▶ **Task prompt**
Write out every line of the listing below, from the line containing "How much space" down to the line containing "1.41 meters", including both of those lines, without changing anything.

▶ **Data records**
:::

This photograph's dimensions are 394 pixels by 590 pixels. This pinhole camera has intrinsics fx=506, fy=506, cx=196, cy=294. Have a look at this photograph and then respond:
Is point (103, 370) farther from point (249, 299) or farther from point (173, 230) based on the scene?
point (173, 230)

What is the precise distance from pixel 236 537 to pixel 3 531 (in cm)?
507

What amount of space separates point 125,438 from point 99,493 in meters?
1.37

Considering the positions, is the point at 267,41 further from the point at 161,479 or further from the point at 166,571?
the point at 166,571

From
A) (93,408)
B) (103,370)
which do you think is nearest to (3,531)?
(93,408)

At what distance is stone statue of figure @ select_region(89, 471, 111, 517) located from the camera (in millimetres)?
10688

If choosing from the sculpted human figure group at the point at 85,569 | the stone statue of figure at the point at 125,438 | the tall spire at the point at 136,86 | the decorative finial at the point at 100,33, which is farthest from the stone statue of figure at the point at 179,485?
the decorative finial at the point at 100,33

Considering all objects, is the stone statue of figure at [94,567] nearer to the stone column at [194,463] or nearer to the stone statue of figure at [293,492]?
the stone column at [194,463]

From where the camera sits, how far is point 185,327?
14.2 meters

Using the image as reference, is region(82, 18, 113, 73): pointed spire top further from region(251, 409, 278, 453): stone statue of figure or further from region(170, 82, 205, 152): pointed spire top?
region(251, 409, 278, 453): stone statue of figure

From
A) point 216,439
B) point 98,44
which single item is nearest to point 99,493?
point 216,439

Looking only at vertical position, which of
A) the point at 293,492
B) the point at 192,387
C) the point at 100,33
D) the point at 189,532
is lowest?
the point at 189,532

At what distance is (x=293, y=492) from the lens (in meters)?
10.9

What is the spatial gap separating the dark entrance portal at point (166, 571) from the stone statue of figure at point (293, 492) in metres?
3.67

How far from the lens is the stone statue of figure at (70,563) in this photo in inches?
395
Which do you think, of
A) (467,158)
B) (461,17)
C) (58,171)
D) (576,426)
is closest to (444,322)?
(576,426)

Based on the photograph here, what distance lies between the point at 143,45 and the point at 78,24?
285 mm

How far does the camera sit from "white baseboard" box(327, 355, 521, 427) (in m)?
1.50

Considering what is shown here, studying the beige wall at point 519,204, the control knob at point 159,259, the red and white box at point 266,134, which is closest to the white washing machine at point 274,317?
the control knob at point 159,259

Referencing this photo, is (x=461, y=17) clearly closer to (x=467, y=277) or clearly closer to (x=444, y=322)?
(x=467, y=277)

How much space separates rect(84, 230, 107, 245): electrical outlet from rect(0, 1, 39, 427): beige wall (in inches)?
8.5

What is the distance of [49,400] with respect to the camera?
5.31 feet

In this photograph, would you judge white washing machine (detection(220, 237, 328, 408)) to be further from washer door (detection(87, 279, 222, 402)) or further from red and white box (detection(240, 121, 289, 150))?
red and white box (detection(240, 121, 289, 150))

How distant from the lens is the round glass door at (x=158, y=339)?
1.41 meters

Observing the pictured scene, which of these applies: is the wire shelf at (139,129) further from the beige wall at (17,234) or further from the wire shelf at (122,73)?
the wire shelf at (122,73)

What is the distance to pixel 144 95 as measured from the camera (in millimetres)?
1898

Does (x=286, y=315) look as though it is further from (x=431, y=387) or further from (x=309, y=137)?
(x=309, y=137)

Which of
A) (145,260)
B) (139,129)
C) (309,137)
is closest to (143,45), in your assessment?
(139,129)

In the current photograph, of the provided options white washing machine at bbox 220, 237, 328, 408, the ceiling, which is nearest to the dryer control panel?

:::

▶ **Solution for this exercise**
How much space separates rect(84, 230, 107, 245): electrical outlet from rect(0, 1, 39, 427): beige wall (in inches)?
8.5

What is the distance of [49,400] with respect to the camera?
5.31 feet

In this photograph, would you judge white washing machine (detection(220, 237, 328, 408)) to be further from washer door (detection(87, 279, 222, 402)) or further from red and white box (detection(240, 121, 289, 150))?
red and white box (detection(240, 121, 289, 150))

How distant from the lens is the round glass door at (x=158, y=339)?
1.41 meters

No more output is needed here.